Zurgh Skull, How Done

not sure why this didn't embed...

Stuffs you will need-
-A foam skull
-Glue (see below)
-Mache clay (see below)
-2 double rolls of 2 ply tp (toilet paper)
-2 1/2' - 3' sheet of aluminium foil
-masking tape (for the pull string)
-duct tape or an office stapler & staples. (used to patch up the skull after you pull it from the foam skull)
-contractors (or other heavy duty) string

My current* TOP SECRET glue recipe(aka glaint, pronounced Gl-aint)
Per Gallon-
-2 cups old or new paint
-2 cups PVA glue (Elmers school glue or wood glue) 
-2 cups of flour, mixed in a mixer with 3 cups of water
-the rest is just enough water to round out the gallon of glue (8+ cups)
-shake or mix vigorously before each use.

My current* TOP SECRET mache clay recipe:
Per batch, about a large margarine tubs worth- 
-1 double roll of 2 ply tp, soaked, ran through a blender, squeezed very dry(for a thicker clay, squeeze almost all the water out, for a gooey/pasty clay, leave clay a bit more moist, then hand shred the clumps into little pieces.)
-2 cups dry wall mud
-1 cup dry flour
-1-1 1/2 cup homemade glue (glaint) 
- I used to add 1/4 cup pd boiled linseed oil, but it doesn't seem to make a big difference.
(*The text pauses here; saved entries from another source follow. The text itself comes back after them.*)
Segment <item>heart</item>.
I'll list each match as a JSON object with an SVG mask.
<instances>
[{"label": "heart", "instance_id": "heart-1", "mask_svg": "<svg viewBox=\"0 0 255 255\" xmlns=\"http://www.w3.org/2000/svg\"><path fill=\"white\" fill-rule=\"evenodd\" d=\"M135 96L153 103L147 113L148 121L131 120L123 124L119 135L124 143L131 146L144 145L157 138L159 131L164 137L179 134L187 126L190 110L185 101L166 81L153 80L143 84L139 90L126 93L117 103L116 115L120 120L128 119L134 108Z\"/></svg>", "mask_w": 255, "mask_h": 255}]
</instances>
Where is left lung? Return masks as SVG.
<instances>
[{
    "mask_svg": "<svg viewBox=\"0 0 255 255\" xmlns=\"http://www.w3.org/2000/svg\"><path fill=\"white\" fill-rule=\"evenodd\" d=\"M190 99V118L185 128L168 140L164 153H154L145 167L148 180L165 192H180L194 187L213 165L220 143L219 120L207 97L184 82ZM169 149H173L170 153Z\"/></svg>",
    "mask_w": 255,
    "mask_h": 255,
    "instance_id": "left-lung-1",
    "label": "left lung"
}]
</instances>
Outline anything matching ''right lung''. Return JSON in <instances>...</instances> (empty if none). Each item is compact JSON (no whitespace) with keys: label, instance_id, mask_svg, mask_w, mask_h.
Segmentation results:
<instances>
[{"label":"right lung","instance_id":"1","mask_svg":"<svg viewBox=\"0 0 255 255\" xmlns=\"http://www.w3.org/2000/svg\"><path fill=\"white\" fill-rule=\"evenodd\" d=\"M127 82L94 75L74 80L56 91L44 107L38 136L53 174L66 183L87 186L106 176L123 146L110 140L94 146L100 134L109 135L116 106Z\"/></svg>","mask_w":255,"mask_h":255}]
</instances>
{*I am known to alter my recipes, these are the most current as of this thread.}

Tips-
-Go easy with the paint brush on the tp, work it too much & it breaks down into a hard to work with paste,
-Wear gloves
-The clay isn't very messy (unless it is very gooey) and can be used indoors, but the paint-on tp is super messy & should be done outdoors or in a garage. 
-Be careful with the foil, if you tear a small hole, use a small bit of tape to patch, if you tear it up too bad it is better to restart with a new piece than to tape up & piecemeal it. That makes the pull string a lot harder to impossible to use. If that happens, you will end up needing to use a razor knife (that will cut into the foam skull underneath.)
-The paint-on mache works great with paper towel mache, too 
This is a modified version of "Spookie Blue's?" skull how to, I think... I came across this before I joined Hauntforum, many computers ago...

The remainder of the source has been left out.